▼▼▼

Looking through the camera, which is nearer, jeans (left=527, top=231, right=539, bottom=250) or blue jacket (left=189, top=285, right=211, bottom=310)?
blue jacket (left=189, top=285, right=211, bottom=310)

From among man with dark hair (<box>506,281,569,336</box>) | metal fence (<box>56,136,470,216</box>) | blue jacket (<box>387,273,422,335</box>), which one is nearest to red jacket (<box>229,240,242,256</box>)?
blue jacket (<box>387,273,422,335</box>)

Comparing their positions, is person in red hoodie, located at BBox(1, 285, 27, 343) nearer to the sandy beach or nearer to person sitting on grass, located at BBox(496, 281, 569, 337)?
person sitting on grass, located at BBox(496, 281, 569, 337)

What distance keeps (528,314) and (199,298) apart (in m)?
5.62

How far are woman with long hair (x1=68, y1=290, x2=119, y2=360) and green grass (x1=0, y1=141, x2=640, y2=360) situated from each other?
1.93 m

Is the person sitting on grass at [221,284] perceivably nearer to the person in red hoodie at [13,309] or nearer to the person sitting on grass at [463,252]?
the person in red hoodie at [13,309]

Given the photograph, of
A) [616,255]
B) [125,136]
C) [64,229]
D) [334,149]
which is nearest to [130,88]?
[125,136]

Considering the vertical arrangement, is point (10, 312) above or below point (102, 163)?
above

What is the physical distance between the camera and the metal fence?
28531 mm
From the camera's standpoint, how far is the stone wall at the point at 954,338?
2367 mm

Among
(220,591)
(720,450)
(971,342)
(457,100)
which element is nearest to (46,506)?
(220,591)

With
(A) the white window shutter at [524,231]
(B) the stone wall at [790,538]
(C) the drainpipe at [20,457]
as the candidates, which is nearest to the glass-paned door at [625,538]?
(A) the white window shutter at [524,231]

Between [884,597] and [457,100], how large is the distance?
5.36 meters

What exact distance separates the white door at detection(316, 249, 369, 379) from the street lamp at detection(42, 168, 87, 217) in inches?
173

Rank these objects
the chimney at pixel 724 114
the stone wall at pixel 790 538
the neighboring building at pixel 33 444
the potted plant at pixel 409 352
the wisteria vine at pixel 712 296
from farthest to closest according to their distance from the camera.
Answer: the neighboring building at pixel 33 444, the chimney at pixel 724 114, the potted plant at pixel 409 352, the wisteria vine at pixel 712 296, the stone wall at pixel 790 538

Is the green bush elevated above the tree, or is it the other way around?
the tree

▲▲▲

» **Exercise directions**
Copy every line of the records word for word.

» **Task response**
Looking through the camera, which is nearer, jeans (left=527, top=231, right=539, bottom=250) or blue jacket (left=189, top=285, right=211, bottom=310)?
blue jacket (left=189, top=285, right=211, bottom=310)

From among man with dark hair (<box>506,281,569,336</box>) | metal fence (<box>56,136,470,216</box>) | blue jacket (<box>387,273,422,335</box>), which one is nearest to red jacket (<box>229,240,242,256</box>)?
blue jacket (<box>387,273,422,335</box>)

Comparing their positions, is person in red hoodie, located at BBox(1, 285, 27, 343) nearer to the sandy beach or nearer to person sitting on grass, located at BBox(496, 281, 569, 337)?
person sitting on grass, located at BBox(496, 281, 569, 337)

What distance keeps (528,314) and (199,298) apart (in m)?
5.62

How far are woman with long hair (x1=68, y1=290, x2=119, y2=360) and green grass (x1=0, y1=141, x2=640, y2=360) situated from each other?
1.93 m

Is the person sitting on grass at [221,284] perceivably nearer to the person in red hoodie at [13,309] or nearer to the person sitting on grass at [463,252]?
the person in red hoodie at [13,309]

Given the photograph, of
A) [616,255]
B) [125,136]
C) [64,229]
D) [334,149]
which is nearest to [130,88]?
[125,136]

Considering the vertical arrangement, is point (10, 312) above or below point (102, 163)?
above

What is the physical distance between the camera and the metal fence?
28531 mm
From the camera's standpoint, how far is the stone wall at the point at 954,338?
2367 mm

Among
(220,591)
(720,450)
(971,342)
(457,100)
which element is nearest to (46,506)?
(220,591)

With
(A) the white window shutter at [524,231]
(B) the stone wall at [790,538]
(C) the drainpipe at [20,457]
as the candidates, which is nearest to the glass-paned door at [625,538]?
(A) the white window shutter at [524,231]

Between [884,597] and [457,100], how large is the distance?
5.36 meters

What exact distance separates the white door at detection(316, 249, 369, 379) from the street lamp at detection(42, 168, 87, 217) in inches?
173

Rank these objects
the chimney at pixel 724 114
the stone wall at pixel 790 538
the neighboring building at pixel 33 444
the potted plant at pixel 409 352
the wisteria vine at pixel 712 296
from farthest to closest according to their distance from the camera.
Answer: the neighboring building at pixel 33 444, the chimney at pixel 724 114, the potted plant at pixel 409 352, the wisteria vine at pixel 712 296, the stone wall at pixel 790 538

Is the green bush elevated above the tree, or is it the other way around?
the tree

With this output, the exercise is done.